Method for optimizing an accelerated scaled stress test

Abstract

The invention concerns a method for defining scaled stresses indicating an estimation of the product reliability with maximum accuracy. It comprises a phase which consists in inputting characteristic parameters (1), defining a sequence of stresses and simulating occurrences of failure time (2), estimating the characteristic parameters with indication of trust intervals (3), estimating proportions of faulty parts (4), a phase of testing the accuracy of the estimation (5), a feedback on phase (2) defining the cycle of stresses in case of insufficient accuracy. That set of operations (6) is only simulated, but when the estimation of proportion is determined to be sufficiently accurate, the cycle of stresses is implemented on a real test. The inventive method can also be used to test electronic products sensitive to thermal or vibratory stresses as well as mechanical products sensitive to fatigue stresses.

Description

This invention relates to a process that allows prompt and precise estimation of the reliability of an electronic or mechanical product. This process consists in defining a sequence of scaled, more rigorous stresses to which the product will be exposed to estimate its reliability. In fact, for a given sample size and test time, the precision of an estimation of reliability that has been deduced from the failure times obtained during a scaled stress test is a function of the distribution of said failure times on various stress scales. The operator assigned to test the reliability of the product thus has an interest in making a selection of the levels of stress allowing minimization of the test time necessary for estimating said reliability with the required precision.

This reliability will be measured by estimating the proportion of units of this product that have been put into service and that will undergo failure before a given operating time at a given stress level.

Empirical observations have shown that for a fixed sample size and test time and for scales with equal durations, the estimation of this proportion is especially precise when the distribution of failures during a test satisfies the following four criteria as closely as possible.

It is first necessary that the average of the stress levels at failure be as near as possible to the average of the assigned stress levels. It is likewise necessary that the test sample experience as many failures as possible and that there is roughly one failure at the increments of extreme stresses. Finally, it is necessary that the increase of the stress level between each increment be as near as possible to the standard deviation of the stress levels at failure.

To define a sequence of stresses that allows these criteria to be satisfied as well as possible and to check if the level of precision on the estimation of the proportion will be sufficient, it is useful to initiate, before undertaking the actual test, simulations of tests or theoretical evaluations of the average number of failures on each increment. This can be done based on assumed values of the characteristic parameters of the distribution of the service lives under nominal strain, on the one hand, and the law of acceleration of appearances of failures with the stress level, on the other hand.

The operator begins by arbitrarily defining a sequence of stresses. Using any software or a spreadsheet, he then generates random values that are distributed according to the assumed values of said characteristic parameters. These values represent the failure times that would have been obtained during an actual test on a product with these characteristics.

He then carries out a statistical treatment that makes it possible to obtain a point estimation of the proportion of failures that is to be predicted. He likewise determines, at a given confidence level, a confidence interval for this proportion (unilaterally to the left).

------

What you should do >> From the patent text on scaled stress testing, reproduce the passage starting with "This reliability will" and going on through "given stress level.". The lines that come next have no connection to the patent text on scaled stress testing.

Data extract >>
------

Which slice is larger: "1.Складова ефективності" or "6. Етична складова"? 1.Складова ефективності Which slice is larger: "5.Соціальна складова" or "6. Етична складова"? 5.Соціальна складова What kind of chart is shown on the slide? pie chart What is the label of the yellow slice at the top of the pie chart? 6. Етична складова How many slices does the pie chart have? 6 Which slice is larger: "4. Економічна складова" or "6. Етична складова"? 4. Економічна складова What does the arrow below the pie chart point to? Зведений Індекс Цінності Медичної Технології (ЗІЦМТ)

------

Written answer >>
This reliability will be measured by estimating the proportion of units of this product that have been put into service and that will undergo failure before a given operating time at a given stress level.